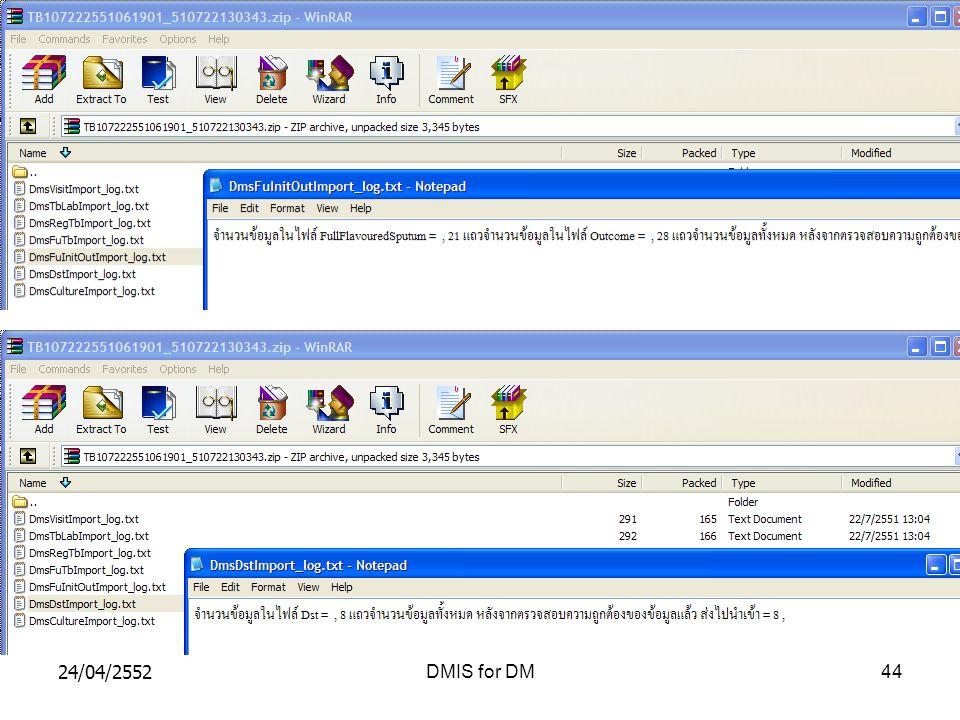 24/04/2552 DMIS for DM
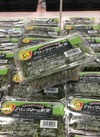 ブロッコリーの新芽 78円(税抜)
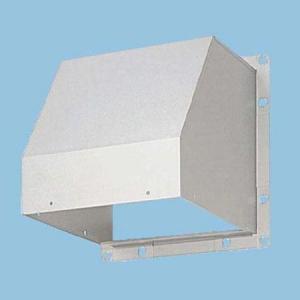 パナソニック 有圧換気扇 専用部材 屋外フード 30cm用 ステンレス製・防火ダンパー付 FY-HMXA303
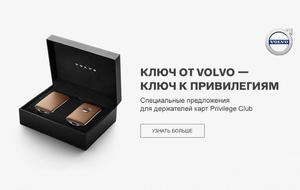 Volvo – Privilege Club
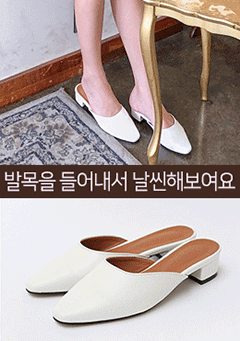 Simple Daily Heeled Mule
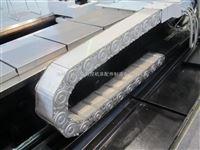 75型号机床钢制拖链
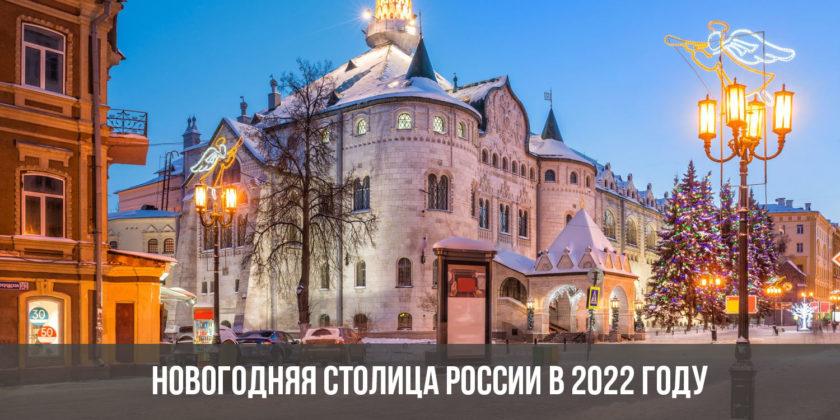 Новогодняя столица России в 2022 году
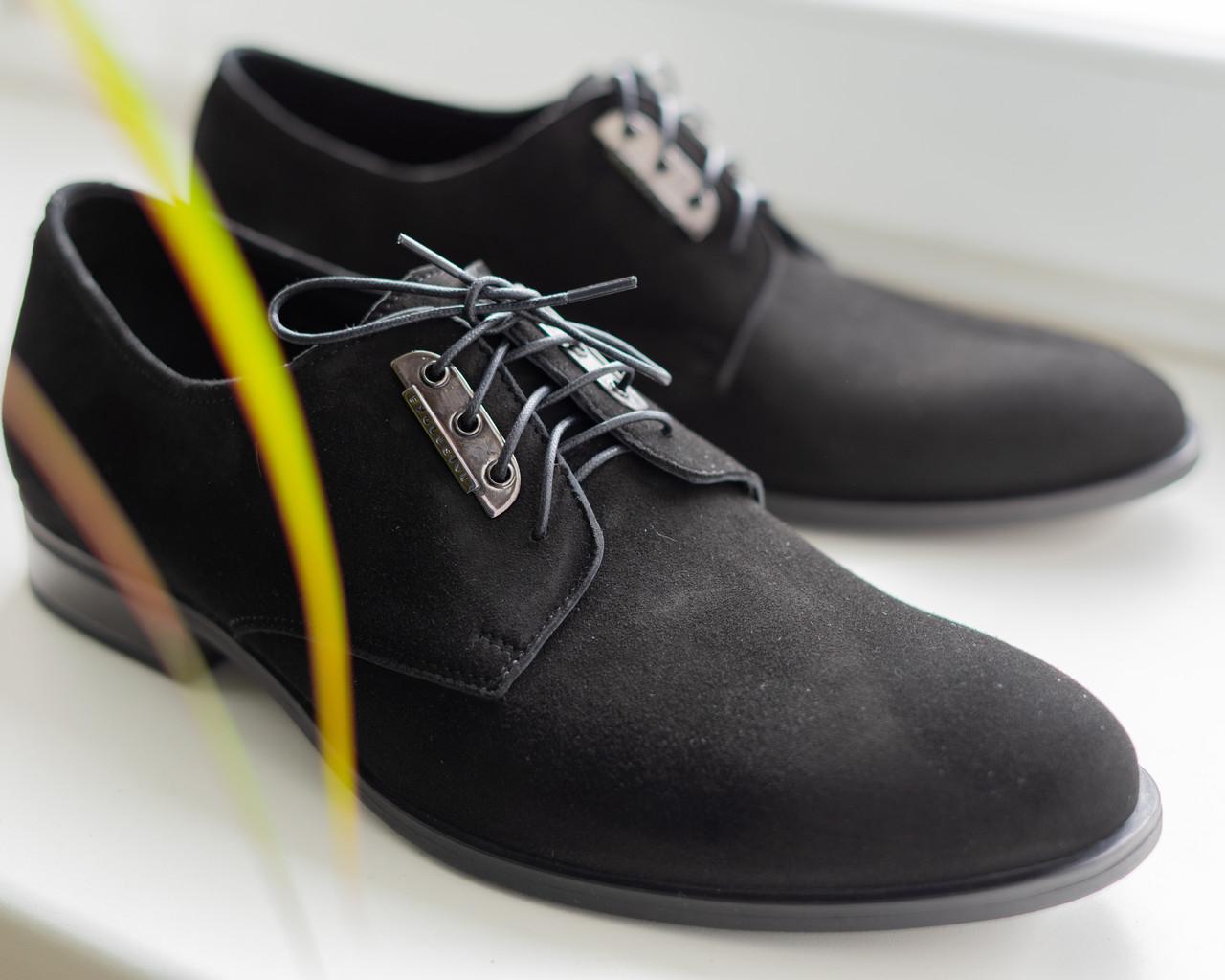 Вау! Замшеві туфлі - це стильно та якісно!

================

[WHAT IS BEING ASKED]:
Write out the data once more exactly, omitting the pictures.

[RESPONSE AREA]:
 24/04/2552 DMIS for DM
 ブロッコリーの新芽 78円(税抜)
 パナソニック 有圧換気扇 専用部材 屋外フード 30cm用 ステンレス製・防火ダンパー付 FY-HMXA303
 Volvo – Privilege Club
 Simple Daily Heeled Mule
 75型号机床钢制拖链
 Новогодняя столица России в 2022 году
 Вау! Замшеві туфлі - це стильно та якісно!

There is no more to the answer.